AIM OF THE TASK → Convert everything from the line containing "As this image" down to the last of the entries into a two-column CSV with the headers input and output. Give each entry one row, with its text in a quoted input field and its answer in a quoted output field, and replace any line breaks with spaces.

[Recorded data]
________________

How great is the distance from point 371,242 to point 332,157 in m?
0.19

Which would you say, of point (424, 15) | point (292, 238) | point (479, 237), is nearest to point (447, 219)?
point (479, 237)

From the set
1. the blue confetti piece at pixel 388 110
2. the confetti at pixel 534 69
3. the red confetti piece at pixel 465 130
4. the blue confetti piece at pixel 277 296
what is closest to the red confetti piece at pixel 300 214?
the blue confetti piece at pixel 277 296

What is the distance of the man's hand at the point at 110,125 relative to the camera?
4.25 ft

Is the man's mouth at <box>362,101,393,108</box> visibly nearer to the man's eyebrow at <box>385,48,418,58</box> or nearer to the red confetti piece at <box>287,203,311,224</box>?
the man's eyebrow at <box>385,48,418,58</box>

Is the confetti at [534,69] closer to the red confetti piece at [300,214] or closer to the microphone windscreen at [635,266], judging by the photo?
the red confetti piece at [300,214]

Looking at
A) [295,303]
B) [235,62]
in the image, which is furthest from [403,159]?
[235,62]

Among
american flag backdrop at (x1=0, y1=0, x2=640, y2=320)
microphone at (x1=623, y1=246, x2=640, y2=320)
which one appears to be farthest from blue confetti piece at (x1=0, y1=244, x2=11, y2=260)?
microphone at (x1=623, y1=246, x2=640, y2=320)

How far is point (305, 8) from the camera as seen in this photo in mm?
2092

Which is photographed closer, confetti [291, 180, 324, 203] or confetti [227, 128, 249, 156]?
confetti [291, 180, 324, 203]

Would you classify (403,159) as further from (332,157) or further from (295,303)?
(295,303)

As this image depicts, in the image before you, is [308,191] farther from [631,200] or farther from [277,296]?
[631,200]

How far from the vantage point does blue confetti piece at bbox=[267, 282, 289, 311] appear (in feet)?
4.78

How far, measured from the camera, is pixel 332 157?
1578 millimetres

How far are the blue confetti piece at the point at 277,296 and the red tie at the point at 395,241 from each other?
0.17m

________________

RESULT FOR THIS EXERCISE →
input,output
"As this image depicts, in the image before you, is [308,191] farther from [631,200] or farther from [277,296]?","[631,200]"
"How far from the vantage point does blue confetti piece at bbox=[267, 282, 289, 311] appear (in feet)?","4.78"
"How far, measured from the camera, is pixel 332 157?","1578 millimetres"
"How far are the blue confetti piece at the point at 277,296 and the red tie at the point at 395,241 from each other?","0.17m"